With my marketing hat on, I know that’s about the worst way to grow a reader base. But I’m not particularly worried about how many people see this yet.
Instead, I’m interested in crowing about my prescient predictions.
I told y’all to wind down China positions… and then the Shanghai index crashed. Then recovered. And now is resuming its crash.
Pick your reason. The crackdown on tech companies. The looming Evergrande disaster. The coming debt disaster (did you know that Chinese government revenue is nearly 9% land sales? That’s not sustainable — especially when a real estate bubble bursts).
Or could it be China’s crackdown on bitcoin and cryptocurrencies — destroying a burgeoning industry of crypto miners, and locking China out of the future DeFi financial system?
Sure. Any of those. All of them is more like it.
The important thing to remember is China has just passed its boom prime. Built on real estate to a much greater extent than usually acknowledged (up to 30% of China’s GDP is real estate-related), a correction in that area will quickly snowball into systemic problems.
What problems? Don’t know yet. Just as we weren’t sure what would happen in 2008 when Bear Stearns and then Lehman failed.
But make no mistake. The failure of Evergrande is closer to a Lehman moment than a regular ol’ bankruptcy.
Indeed, it’s likely to be even worse, given how real-estate dependent China’s GDP and government revenue is.

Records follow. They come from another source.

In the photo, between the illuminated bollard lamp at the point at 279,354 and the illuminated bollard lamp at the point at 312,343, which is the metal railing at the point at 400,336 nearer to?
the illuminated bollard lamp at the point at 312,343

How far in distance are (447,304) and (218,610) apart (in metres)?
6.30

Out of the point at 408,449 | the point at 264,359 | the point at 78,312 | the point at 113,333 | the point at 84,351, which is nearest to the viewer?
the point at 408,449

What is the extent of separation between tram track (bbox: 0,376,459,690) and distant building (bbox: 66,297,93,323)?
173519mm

Eventually recognizing this, China has kicked the can down the road by taking a $1.5 billion government stake in the company.
But that won’t solve anything. It barely buys Evergrande a few months.

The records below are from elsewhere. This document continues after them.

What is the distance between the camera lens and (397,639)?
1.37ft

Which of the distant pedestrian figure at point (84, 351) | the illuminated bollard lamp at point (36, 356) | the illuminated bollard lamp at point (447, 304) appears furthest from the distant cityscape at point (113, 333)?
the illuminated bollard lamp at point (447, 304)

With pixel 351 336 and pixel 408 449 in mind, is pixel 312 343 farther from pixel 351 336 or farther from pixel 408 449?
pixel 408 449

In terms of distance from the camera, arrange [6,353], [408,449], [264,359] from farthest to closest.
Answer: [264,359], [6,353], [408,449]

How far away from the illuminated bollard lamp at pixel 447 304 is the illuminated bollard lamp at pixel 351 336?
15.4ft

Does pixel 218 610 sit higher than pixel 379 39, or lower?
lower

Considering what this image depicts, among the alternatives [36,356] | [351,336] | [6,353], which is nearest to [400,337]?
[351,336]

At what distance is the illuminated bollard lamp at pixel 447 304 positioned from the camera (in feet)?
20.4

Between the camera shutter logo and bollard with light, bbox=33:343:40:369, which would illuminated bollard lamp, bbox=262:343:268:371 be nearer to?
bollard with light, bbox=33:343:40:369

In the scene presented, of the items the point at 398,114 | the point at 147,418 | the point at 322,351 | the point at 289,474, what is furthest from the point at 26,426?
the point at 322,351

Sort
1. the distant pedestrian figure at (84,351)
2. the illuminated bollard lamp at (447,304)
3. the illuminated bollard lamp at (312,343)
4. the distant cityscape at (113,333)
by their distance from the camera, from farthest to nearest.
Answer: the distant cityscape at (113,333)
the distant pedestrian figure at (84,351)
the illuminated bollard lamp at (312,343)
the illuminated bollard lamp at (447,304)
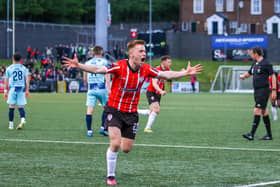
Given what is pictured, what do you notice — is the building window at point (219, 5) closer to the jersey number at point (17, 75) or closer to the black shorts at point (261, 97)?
the jersey number at point (17, 75)

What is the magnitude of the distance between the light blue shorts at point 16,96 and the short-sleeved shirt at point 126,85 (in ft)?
26.8

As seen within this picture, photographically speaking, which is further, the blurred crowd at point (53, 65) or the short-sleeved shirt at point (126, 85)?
the blurred crowd at point (53, 65)

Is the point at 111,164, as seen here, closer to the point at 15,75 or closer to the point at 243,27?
the point at 15,75

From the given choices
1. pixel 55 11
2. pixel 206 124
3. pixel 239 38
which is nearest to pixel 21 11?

And even if you think the slow-motion default of China’s major real estate developers is no big deal… well, plenty of analysts think you might be right.
In that China’s energy problems are likely an even larger issue.
After all, can’t sell all those cheap factory-produced products around the world when your factories can’t run.
Fear-based marketing — and most politics is marketing — always works well. But it only works if you’ve got something to be afraid of.
Consequently, we’ve made China into a boogeyman.
But the country is facing real, huge, systemic issues.
It will remain a major player on the world stage. And will likely continue to grow its influence in its corner of the world.
But we’re in no danger of falling behind China.
Right now, China is in greater danger of falling apart.